### Try it
In this exercise, write out the data word for word and leave every image out.

### Information supplied
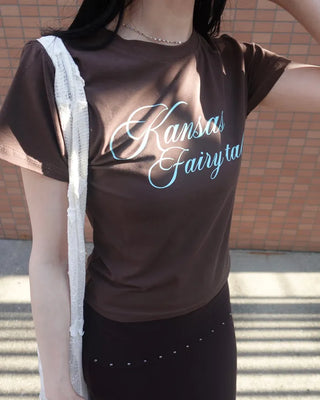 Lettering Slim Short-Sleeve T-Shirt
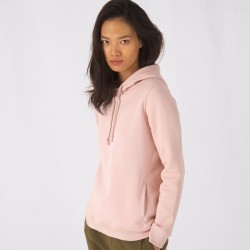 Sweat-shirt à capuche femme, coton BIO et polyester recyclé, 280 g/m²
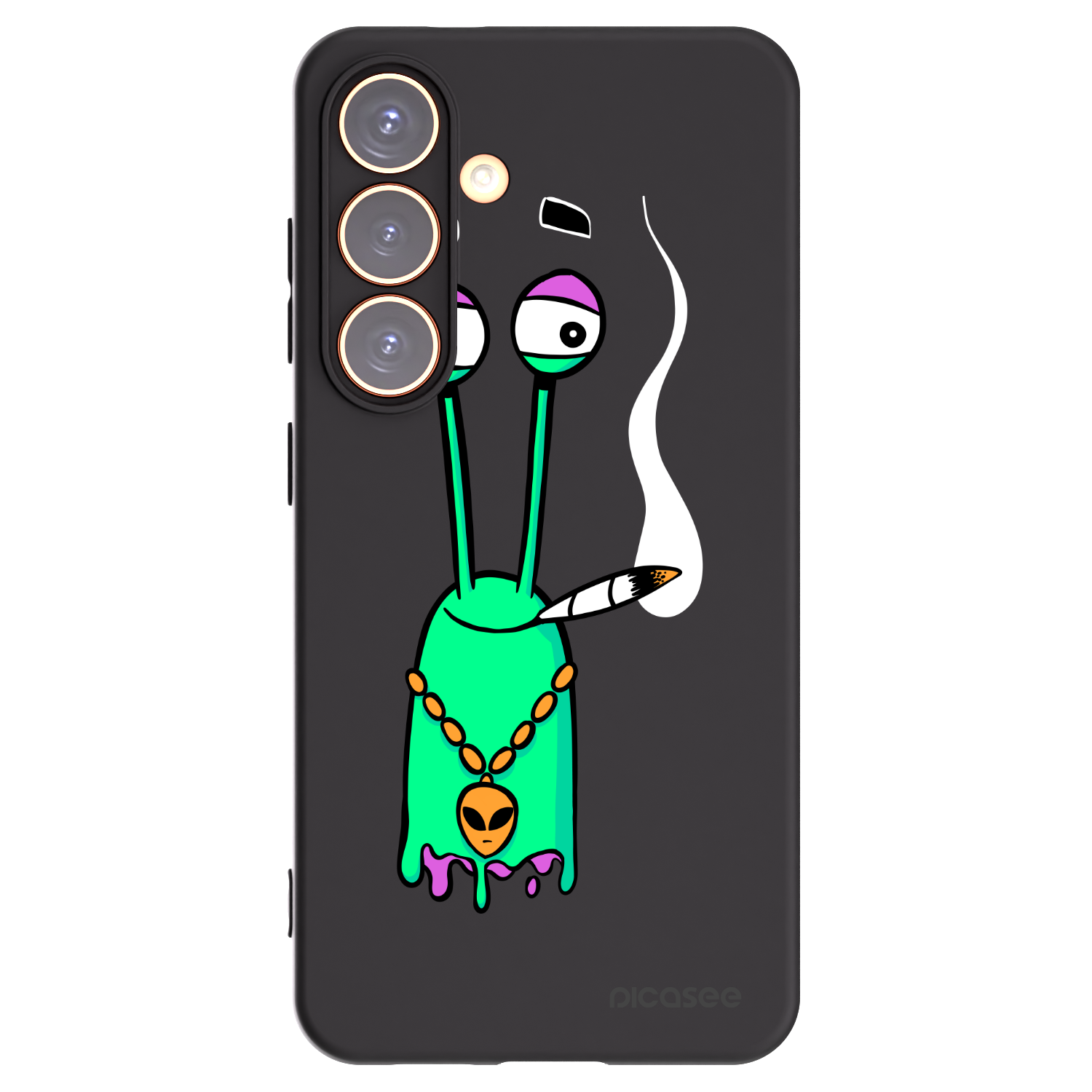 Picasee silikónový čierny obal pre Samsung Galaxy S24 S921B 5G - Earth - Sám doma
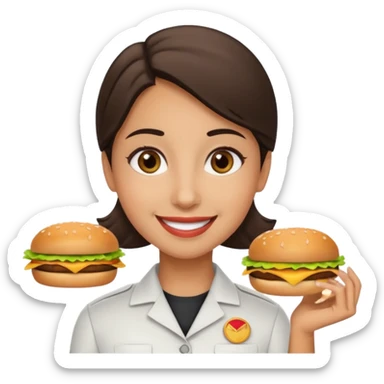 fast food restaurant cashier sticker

### Problem solution
 Lettering Slim Short-Sleeve T-Shirt
 Sweat-shirt à capuche femme, coton BIO et polyester recyclé, 280 g/m²
 Picasee silikónový čierny obal pre Samsung Galaxy S24 S921B 5G - Earth - Sám doma
 fast food restaurant cashier sticker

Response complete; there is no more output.